### PROBLEM TO SOLVE
Write out exactly what each line says, starting with the first line below and ending on the one with "order: Lagomorpha".

[Stored data entries]
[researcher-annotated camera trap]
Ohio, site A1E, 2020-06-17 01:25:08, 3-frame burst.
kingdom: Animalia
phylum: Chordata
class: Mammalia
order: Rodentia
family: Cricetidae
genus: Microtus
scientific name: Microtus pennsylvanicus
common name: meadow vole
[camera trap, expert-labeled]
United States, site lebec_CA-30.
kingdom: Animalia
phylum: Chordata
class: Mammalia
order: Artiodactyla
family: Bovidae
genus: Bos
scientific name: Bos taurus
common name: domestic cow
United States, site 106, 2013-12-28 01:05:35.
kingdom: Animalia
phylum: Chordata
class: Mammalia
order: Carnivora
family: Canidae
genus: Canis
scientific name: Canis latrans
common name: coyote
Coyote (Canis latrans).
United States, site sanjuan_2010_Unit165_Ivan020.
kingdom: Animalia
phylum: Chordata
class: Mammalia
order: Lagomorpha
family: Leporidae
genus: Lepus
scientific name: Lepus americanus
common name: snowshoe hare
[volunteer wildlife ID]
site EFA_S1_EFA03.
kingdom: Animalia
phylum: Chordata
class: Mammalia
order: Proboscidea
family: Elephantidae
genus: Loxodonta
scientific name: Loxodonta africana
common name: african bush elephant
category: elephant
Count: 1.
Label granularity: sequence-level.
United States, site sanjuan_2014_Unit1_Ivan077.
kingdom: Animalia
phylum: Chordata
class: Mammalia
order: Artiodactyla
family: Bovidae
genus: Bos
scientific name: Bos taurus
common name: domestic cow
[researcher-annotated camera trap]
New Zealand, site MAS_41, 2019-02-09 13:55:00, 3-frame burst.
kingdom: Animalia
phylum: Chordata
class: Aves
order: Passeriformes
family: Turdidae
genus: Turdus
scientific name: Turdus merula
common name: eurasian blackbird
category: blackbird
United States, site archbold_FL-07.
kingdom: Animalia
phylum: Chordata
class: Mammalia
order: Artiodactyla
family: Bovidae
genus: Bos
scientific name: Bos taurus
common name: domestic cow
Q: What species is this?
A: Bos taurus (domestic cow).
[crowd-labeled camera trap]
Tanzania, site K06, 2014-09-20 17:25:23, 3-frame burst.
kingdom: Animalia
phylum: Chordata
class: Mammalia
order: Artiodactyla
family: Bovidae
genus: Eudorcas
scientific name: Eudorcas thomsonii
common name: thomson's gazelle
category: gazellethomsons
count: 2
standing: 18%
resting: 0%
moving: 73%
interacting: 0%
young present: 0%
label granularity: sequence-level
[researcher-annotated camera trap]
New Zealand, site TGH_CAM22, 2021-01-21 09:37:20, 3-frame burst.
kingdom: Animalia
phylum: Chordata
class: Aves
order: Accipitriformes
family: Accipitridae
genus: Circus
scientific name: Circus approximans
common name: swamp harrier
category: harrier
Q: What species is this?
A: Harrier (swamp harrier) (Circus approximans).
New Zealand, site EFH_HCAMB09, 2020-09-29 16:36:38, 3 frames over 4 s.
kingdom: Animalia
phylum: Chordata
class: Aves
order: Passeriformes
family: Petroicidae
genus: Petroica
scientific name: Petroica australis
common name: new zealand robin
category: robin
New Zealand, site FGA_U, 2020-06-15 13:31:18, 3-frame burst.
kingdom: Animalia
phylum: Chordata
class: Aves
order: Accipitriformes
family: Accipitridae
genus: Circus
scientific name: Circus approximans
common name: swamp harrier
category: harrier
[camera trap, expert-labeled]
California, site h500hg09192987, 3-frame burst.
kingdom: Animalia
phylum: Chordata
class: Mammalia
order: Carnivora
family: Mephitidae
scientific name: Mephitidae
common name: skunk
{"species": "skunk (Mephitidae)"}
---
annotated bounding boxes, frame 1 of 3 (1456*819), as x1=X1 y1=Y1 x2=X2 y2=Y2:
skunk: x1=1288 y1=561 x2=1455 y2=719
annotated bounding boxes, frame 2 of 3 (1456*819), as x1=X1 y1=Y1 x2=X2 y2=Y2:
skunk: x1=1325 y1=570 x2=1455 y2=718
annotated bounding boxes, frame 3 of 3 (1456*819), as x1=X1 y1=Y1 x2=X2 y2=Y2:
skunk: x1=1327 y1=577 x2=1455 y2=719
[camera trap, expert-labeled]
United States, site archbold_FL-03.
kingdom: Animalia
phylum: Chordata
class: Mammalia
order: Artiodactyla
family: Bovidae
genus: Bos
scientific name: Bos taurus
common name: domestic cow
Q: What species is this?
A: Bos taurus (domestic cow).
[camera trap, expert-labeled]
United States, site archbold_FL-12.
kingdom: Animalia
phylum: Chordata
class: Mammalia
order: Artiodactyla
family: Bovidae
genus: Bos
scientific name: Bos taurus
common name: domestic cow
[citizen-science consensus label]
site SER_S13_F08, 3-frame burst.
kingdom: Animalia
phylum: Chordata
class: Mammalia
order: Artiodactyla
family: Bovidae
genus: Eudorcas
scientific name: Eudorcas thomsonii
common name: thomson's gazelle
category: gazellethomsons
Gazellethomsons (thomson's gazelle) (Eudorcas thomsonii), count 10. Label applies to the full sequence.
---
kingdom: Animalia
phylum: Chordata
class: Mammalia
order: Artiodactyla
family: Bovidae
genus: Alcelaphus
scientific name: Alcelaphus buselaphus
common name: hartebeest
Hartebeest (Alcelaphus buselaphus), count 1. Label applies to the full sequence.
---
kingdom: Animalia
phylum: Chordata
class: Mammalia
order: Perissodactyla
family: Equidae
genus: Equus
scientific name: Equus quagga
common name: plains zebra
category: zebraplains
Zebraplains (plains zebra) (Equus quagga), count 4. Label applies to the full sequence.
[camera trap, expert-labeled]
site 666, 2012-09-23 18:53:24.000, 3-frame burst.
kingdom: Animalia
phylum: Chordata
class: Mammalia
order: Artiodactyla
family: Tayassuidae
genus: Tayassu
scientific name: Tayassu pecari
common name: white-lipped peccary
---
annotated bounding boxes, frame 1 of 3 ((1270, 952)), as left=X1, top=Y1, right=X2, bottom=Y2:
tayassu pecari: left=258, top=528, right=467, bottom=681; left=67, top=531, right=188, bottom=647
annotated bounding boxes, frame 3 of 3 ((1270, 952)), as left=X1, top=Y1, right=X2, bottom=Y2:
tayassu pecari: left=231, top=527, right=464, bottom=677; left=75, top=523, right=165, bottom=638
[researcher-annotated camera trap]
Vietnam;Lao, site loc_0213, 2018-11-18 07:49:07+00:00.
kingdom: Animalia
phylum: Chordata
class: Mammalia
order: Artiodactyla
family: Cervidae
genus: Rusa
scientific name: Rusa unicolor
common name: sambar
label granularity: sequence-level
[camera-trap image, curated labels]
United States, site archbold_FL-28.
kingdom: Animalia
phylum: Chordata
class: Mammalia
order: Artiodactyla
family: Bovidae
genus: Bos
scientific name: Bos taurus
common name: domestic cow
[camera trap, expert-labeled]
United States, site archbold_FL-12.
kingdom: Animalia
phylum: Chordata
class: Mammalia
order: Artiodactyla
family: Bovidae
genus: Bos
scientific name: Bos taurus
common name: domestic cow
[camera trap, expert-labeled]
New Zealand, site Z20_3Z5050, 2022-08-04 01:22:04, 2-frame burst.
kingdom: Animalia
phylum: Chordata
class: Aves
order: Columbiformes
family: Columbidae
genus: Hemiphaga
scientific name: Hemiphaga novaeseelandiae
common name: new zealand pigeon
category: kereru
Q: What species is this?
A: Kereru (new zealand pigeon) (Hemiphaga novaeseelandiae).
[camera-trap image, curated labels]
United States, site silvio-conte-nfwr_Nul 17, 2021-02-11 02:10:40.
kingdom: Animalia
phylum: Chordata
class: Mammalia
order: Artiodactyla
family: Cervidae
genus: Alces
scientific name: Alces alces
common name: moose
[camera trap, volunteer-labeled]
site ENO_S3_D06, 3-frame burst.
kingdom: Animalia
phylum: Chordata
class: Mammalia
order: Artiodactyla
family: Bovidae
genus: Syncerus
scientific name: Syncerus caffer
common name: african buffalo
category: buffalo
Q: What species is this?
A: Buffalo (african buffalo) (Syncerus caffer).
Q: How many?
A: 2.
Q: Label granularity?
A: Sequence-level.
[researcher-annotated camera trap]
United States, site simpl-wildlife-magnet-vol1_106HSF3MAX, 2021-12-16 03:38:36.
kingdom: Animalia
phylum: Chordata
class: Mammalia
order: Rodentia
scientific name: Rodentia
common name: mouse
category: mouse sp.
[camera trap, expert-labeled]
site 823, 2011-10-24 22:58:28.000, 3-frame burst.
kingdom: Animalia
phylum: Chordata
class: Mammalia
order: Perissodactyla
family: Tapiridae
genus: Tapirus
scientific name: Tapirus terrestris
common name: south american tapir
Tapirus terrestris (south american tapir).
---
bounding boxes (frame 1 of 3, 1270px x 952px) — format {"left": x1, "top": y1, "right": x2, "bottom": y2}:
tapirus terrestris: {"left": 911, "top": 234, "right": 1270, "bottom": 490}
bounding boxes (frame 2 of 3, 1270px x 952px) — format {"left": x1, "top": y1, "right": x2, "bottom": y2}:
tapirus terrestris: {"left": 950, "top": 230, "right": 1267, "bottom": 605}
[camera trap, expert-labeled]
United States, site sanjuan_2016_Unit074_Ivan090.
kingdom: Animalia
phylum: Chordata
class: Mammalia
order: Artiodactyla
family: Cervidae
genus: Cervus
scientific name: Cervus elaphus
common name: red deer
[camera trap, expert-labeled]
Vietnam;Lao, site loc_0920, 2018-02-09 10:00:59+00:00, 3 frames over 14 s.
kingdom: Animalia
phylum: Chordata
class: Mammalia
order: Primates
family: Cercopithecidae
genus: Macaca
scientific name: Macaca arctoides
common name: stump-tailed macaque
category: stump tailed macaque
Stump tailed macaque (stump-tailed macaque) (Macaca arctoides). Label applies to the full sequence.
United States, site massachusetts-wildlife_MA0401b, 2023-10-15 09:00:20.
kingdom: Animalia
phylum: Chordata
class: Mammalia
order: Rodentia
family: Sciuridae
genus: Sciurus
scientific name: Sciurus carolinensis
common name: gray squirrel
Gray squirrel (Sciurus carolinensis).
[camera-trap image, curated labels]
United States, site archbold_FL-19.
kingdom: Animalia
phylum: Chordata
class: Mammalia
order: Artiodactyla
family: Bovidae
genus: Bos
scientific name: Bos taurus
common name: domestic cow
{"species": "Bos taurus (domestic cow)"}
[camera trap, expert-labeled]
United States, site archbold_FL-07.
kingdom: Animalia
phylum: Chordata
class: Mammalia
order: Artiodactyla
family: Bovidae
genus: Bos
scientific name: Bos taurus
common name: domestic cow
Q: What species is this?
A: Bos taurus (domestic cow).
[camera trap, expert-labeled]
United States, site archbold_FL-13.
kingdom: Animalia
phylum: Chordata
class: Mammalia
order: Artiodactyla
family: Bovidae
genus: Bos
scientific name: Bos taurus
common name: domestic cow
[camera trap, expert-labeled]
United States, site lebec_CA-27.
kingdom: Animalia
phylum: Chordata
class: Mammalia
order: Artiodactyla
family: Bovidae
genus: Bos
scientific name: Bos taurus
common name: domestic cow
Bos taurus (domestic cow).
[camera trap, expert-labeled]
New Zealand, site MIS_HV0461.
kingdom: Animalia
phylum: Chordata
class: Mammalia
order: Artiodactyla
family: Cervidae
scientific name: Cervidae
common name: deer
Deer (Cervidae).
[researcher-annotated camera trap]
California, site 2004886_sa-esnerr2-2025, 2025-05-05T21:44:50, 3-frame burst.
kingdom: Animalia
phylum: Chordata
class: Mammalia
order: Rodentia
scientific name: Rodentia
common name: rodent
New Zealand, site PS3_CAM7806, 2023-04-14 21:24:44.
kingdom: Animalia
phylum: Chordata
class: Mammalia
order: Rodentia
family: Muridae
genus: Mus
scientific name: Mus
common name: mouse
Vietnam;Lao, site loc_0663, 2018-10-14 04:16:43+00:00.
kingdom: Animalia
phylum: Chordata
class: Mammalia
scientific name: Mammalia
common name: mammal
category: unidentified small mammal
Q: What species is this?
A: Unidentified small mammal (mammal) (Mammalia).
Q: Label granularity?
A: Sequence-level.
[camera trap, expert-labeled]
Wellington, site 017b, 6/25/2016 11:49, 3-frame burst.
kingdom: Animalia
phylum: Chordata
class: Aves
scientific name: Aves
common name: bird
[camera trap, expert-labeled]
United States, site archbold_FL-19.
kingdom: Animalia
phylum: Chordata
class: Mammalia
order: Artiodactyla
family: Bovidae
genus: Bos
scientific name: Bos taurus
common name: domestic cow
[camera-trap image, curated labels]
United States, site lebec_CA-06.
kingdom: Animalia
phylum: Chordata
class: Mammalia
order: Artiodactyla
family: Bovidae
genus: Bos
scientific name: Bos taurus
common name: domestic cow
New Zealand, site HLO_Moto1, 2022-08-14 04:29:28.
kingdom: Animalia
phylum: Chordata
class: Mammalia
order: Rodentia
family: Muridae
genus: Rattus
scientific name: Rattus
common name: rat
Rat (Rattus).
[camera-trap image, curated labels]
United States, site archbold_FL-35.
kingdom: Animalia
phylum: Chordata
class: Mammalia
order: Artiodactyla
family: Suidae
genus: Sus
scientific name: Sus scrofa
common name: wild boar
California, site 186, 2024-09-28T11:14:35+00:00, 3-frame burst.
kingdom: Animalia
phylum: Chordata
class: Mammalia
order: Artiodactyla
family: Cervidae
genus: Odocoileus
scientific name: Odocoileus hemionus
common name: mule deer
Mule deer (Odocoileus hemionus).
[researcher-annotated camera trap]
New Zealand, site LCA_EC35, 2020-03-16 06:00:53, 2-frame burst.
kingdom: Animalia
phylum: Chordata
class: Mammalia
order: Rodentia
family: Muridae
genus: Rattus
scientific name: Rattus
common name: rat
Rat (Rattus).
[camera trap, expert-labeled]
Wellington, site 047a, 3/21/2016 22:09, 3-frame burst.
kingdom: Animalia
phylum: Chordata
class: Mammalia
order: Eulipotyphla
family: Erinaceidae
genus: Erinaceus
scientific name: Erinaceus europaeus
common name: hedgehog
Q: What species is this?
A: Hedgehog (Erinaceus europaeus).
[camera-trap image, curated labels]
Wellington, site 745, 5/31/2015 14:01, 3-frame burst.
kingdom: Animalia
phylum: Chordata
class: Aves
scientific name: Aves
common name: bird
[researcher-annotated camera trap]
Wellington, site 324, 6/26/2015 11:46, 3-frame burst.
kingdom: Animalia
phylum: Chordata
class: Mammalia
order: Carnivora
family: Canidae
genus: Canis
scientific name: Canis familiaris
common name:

### EXPECTED ANSWER
[researcher-annotated camera trap]
Ohio, site A1E, 2020-06-17 01:25:08, 3-frame burst.
kingdom: Animalia
phylum: Chordata
class: Mammalia
order: Rodentia
family: Cricetidae
genus: Microtus
scientific name: Microtus pennsylvanicus
common name: meadow vole
[camera trap, expert-labeled]
United States, site lebec_CA-30.
kingdom: Animalia
phylum: Chordata
class: Mammalia
order: Artiodactyla
family: Bovidae
genus: Bos
scientific name: Bos taurus
common name: domestic cow
United States, site 106, 2013-12-28 01:05:35.
kingdom: Animalia
phylum: Chordata
class: Mammalia
order: Carnivora
family: Canidae
genus: Canis
scientific name: Canis latrans
common name: coyote
Coyote (Canis latrans).
United States, site sanjuan_2010_Unit165_Ivan020.
kingdom: Animalia
phylum: Chordata
class: Mammalia
order: Lagomorpha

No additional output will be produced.